Instagram et Facebook sont “addictifs” et menacent le “bien-être physique et mental” des utilisateurs, selon l’UE
La Commission européenne veut forcer Meta à revoir le fonctionnement de Facebook et Instagram afin de les rendre moins addictifs.

La Commission européenne estime que Meta enfreint la législation sur les services numériques. En cause, “la conception addictive d'Instagram et de Facebook”, fait-elle savoir dans un communiqué. “L'enquête de la Commission indique que Meta n'a pas évalué de manière adéquate les risques de sa conception addictive pour le bien-être physique et mental des utilisateurs, y compris les mineurs et les adultes vulnérables”, apprend-on.
Sont notamment dans le viseur de la Commission les recommandations hautement personnalisées, la lecture automatique et le défilement infini, des fonctionnalités qui ne laissent aucun répit à l'utilisateur, systématiquement abreuvé de contenus. “Ces caractéristiques alimentent l'envie de l'utilisateur de continuer à défiler et de passer le cerveau en «mode pilote automatique», ce qui contribue à des habitudes malsaines et à une utilisation compulsive”, précise l'institution.
Instagram et Facebook provoquent de l'addiction, l'UE tape du poing sur la table
Il est aussi reproché à Meta d'avoir “ignoré les informations disponibles sur le temps que les mineurs passent sur Instagram ou Facebook la nuit”, ainsi que sur la façon dont l'optimisation de ses différents formats (le rapport cite les reels et les stories en particulier) pourrait conduire à une utilisation excessive et obsessionnelle de ses services.
De tels reproches avaient déjà été adressés à Meta par l'UE, qui avait alors mis en place une série de mesures pour tenter de l'amadouer.
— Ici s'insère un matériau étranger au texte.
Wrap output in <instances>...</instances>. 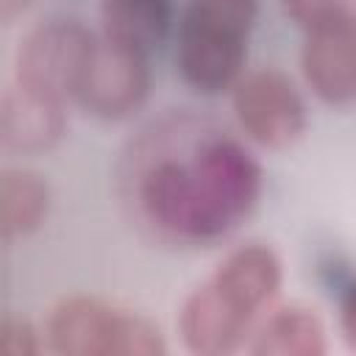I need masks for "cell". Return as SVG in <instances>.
Wrapping results in <instances>:
<instances>
[{
    "mask_svg": "<svg viewBox=\"0 0 356 356\" xmlns=\"http://www.w3.org/2000/svg\"><path fill=\"white\" fill-rule=\"evenodd\" d=\"M261 164L214 128H153L134 150L128 200L136 220L170 245L228 236L261 197Z\"/></svg>",
    "mask_w": 356,
    "mask_h": 356,
    "instance_id": "cell-1",
    "label": "cell"
},
{
    "mask_svg": "<svg viewBox=\"0 0 356 356\" xmlns=\"http://www.w3.org/2000/svg\"><path fill=\"white\" fill-rule=\"evenodd\" d=\"M256 14L259 0H186L175 44L181 78L206 95L231 89L245 67Z\"/></svg>",
    "mask_w": 356,
    "mask_h": 356,
    "instance_id": "cell-2",
    "label": "cell"
},
{
    "mask_svg": "<svg viewBox=\"0 0 356 356\" xmlns=\"http://www.w3.org/2000/svg\"><path fill=\"white\" fill-rule=\"evenodd\" d=\"M47 345L61 356H161L164 337L153 320L92 295H72L47 317Z\"/></svg>",
    "mask_w": 356,
    "mask_h": 356,
    "instance_id": "cell-3",
    "label": "cell"
},
{
    "mask_svg": "<svg viewBox=\"0 0 356 356\" xmlns=\"http://www.w3.org/2000/svg\"><path fill=\"white\" fill-rule=\"evenodd\" d=\"M97 36L75 17H50L31 28L14 56V81L58 100H75Z\"/></svg>",
    "mask_w": 356,
    "mask_h": 356,
    "instance_id": "cell-4",
    "label": "cell"
},
{
    "mask_svg": "<svg viewBox=\"0 0 356 356\" xmlns=\"http://www.w3.org/2000/svg\"><path fill=\"white\" fill-rule=\"evenodd\" d=\"M231 89L236 122L253 142L286 147L306 131V103L286 72L259 67L242 72Z\"/></svg>",
    "mask_w": 356,
    "mask_h": 356,
    "instance_id": "cell-5",
    "label": "cell"
},
{
    "mask_svg": "<svg viewBox=\"0 0 356 356\" xmlns=\"http://www.w3.org/2000/svg\"><path fill=\"white\" fill-rule=\"evenodd\" d=\"M150 89L147 53L97 36L95 53L78 83L75 100L95 117L122 120L136 111Z\"/></svg>",
    "mask_w": 356,
    "mask_h": 356,
    "instance_id": "cell-6",
    "label": "cell"
},
{
    "mask_svg": "<svg viewBox=\"0 0 356 356\" xmlns=\"http://www.w3.org/2000/svg\"><path fill=\"white\" fill-rule=\"evenodd\" d=\"M256 317L231 303L211 278L192 289L178 312V334L186 350L197 356H225L245 345Z\"/></svg>",
    "mask_w": 356,
    "mask_h": 356,
    "instance_id": "cell-7",
    "label": "cell"
},
{
    "mask_svg": "<svg viewBox=\"0 0 356 356\" xmlns=\"http://www.w3.org/2000/svg\"><path fill=\"white\" fill-rule=\"evenodd\" d=\"M300 70L309 89L323 103H356V22L306 31Z\"/></svg>",
    "mask_w": 356,
    "mask_h": 356,
    "instance_id": "cell-8",
    "label": "cell"
},
{
    "mask_svg": "<svg viewBox=\"0 0 356 356\" xmlns=\"http://www.w3.org/2000/svg\"><path fill=\"white\" fill-rule=\"evenodd\" d=\"M281 259L270 245L248 242L225 253V259L211 273V284L242 312L259 317V312L281 289Z\"/></svg>",
    "mask_w": 356,
    "mask_h": 356,
    "instance_id": "cell-9",
    "label": "cell"
},
{
    "mask_svg": "<svg viewBox=\"0 0 356 356\" xmlns=\"http://www.w3.org/2000/svg\"><path fill=\"white\" fill-rule=\"evenodd\" d=\"M67 128L64 100L36 92L22 83H11L3 95L0 108V134L6 147L36 153L53 147Z\"/></svg>",
    "mask_w": 356,
    "mask_h": 356,
    "instance_id": "cell-10",
    "label": "cell"
},
{
    "mask_svg": "<svg viewBox=\"0 0 356 356\" xmlns=\"http://www.w3.org/2000/svg\"><path fill=\"white\" fill-rule=\"evenodd\" d=\"M250 353L259 356H323L328 337L320 314L309 306H281L250 331Z\"/></svg>",
    "mask_w": 356,
    "mask_h": 356,
    "instance_id": "cell-11",
    "label": "cell"
},
{
    "mask_svg": "<svg viewBox=\"0 0 356 356\" xmlns=\"http://www.w3.org/2000/svg\"><path fill=\"white\" fill-rule=\"evenodd\" d=\"M172 25V0H100V36L153 53Z\"/></svg>",
    "mask_w": 356,
    "mask_h": 356,
    "instance_id": "cell-12",
    "label": "cell"
},
{
    "mask_svg": "<svg viewBox=\"0 0 356 356\" xmlns=\"http://www.w3.org/2000/svg\"><path fill=\"white\" fill-rule=\"evenodd\" d=\"M50 209V189L42 175L8 167L0 178V222L6 239L25 236L42 225Z\"/></svg>",
    "mask_w": 356,
    "mask_h": 356,
    "instance_id": "cell-13",
    "label": "cell"
},
{
    "mask_svg": "<svg viewBox=\"0 0 356 356\" xmlns=\"http://www.w3.org/2000/svg\"><path fill=\"white\" fill-rule=\"evenodd\" d=\"M286 17L303 31L356 22V0H281Z\"/></svg>",
    "mask_w": 356,
    "mask_h": 356,
    "instance_id": "cell-14",
    "label": "cell"
},
{
    "mask_svg": "<svg viewBox=\"0 0 356 356\" xmlns=\"http://www.w3.org/2000/svg\"><path fill=\"white\" fill-rule=\"evenodd\" d=\"M39 334L25 317L8 314L0 325V350L6 356H33L39 353Z\"/></svg>",
    "mask_w": 356,
    "mask_h": 356,
    "instance_id": "cell-15",
    "label": "cell"
},
{
    "mask_svg": "<svg viewBox=\"0 0 356 356\" xmlns=\"http://www.w3.org/2000/svg\"><path fill=\"white\" fill-rule=\"evenodd\" d=\"M339 331L350 350H356V284H350L339 303Z\"/></svg>",
    "mask_w": 356,
    "mask_h": 356,
    "instance_id": "cell-16",
    "label": "cell"
},
{
    "mask_svg": "<svg viewBox=\"0 0 356 356\" xmlns=\"http://www.w3.org/2000/svg\"><path fill=\"white\" fill-rule=\"evenodd\" d=\"M33 0H0V17L6 19V22H11L17 14H22L28 6H31Z\"/></svg>",
    "mask_w": 356,
    "mask_h": 356,
    "instance_id": "cell-17",
    "label": "cell"
}]
</instances>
En vain. “Les preuves montrent que les mesures d'atténuation actuelles de Meta n'ont pas permis de lutter efficacement contre les risques découlant de sa conception addictive”, juge la Commission, qui en demande beaucoup plus au géant du numérique.
Elle prend comme exemple les outils de gestion du temps d'Instagram et de Facebook, qui “peuvent être facilement ignorés et n'entraînent pas une réduction et un contrôle significatifs de l'utilisation du service”. L'efficacité des contrôles parentaux est remise en cause, tandis que l'ajout de conseils et de liens vers des ressources de santé mentale n'a pas convaincu non plus.
“La Commission estime que Meta doit apporter des modifications à la conception d'Instagram et de Facebook”, conclut-elle, souhaitant que les deux réseaux sociaux soient moins axés sur l'engagement. Il s'agit d'une décision préliminaire et Meta a encore la possibilité de s'en défendre. Mais si l'avis est finalement confirmé, l'entreprise risque “une amende proportionnelle à la nature, à la gravité, à la récurrence et à la durée de l'infraction, plafonnée à 6 % du chiffre d'affaires annuel mondial total du fournisseur”.